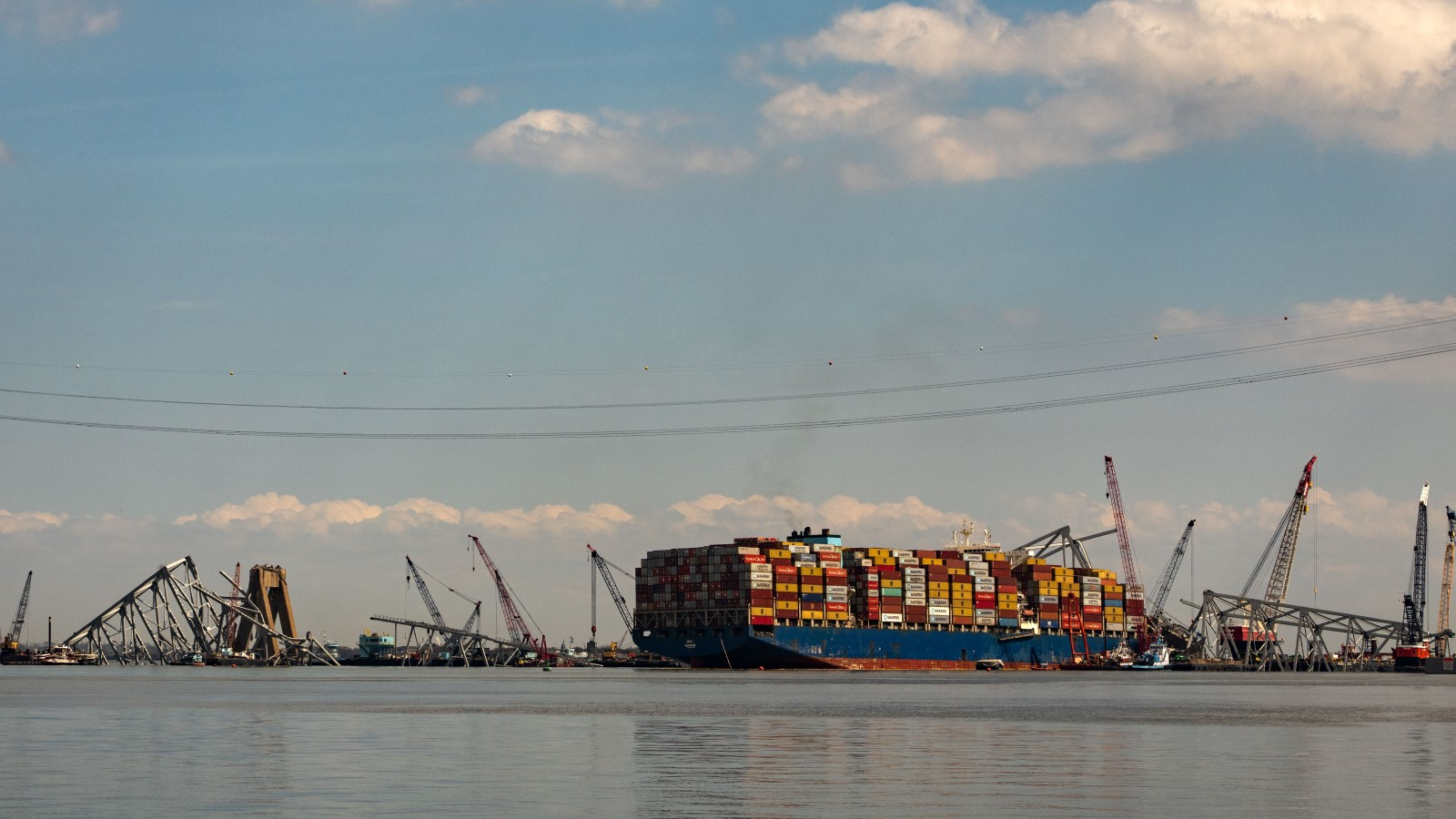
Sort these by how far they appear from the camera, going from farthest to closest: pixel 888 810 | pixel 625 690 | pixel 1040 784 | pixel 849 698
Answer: pixel 625 690, pixel 849 698, pixel 1040 784, pixel 888 810

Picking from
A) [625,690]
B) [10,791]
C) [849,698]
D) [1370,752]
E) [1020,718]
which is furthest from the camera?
[625,690]

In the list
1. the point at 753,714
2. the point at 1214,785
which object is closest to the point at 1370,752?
the point at 1214,785

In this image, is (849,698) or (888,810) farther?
(849,698)

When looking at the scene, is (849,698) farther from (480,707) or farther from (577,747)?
(577,747)

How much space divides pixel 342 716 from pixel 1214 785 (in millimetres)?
48878

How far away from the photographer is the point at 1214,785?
1577 inches

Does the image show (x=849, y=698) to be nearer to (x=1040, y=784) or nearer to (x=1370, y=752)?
(x=1370, y=752)

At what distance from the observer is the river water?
35.4 meters

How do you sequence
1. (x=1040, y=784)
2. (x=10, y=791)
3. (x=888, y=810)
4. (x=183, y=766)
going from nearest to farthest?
(x=888, y=810)
(x=10, y=791)
(x=1040, y=784)
(x=183, y=766)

Requirement =>
Print each line of the material above exactly, with the pictures removed from your copy.

Result of the task =>
Sort these by how far they appear from the camera, going from farthest to closest: pixel 888 810 | pixel 625 690 | pixel 1040 784 | pixel 849 698
Answer: pixel 625 690, pixel 849 698, pixel 1040 784, pixel 888 810

Picking from
A) [625,690]
B) [10,791]
C) [849,698]
D) [1370,752]
E) [1020,718]
which is furthest from the camera?
[625,690]

In the list
1. the point at 753,714
2. the point at 1214,785
which object is closest to the point at 1370,752?
the point at 1214,785

In this image, is (849,698) or (888,810) farther?
(849,698)

When looking at the scene, is (849,698) farther from (480,707) or farther from (577,747)?
(577,747)

How much space divides pixel 342 716 from pixel 1214 785 (in millimetres)?
48878

How far away from the photographer is the point at 1214,785?
1577 inches

Does the image show (x=849, y=698) to be nearer to (x=1040, y=784) or nearer to (x=1370, y=752)?
(x=1370, y=752)

At what distance from the observer is the river water?
35.4 meters

How do you sequence
1. (x=1040, y=784)
2. (x=10, y=791)
3. (x=888, y=810)
4. (x=183, y=766)
going from nearest to farthest?
(x=888, y=810)
(x=10, y=791)
(x=1040, y=784)
(x=183, y=766)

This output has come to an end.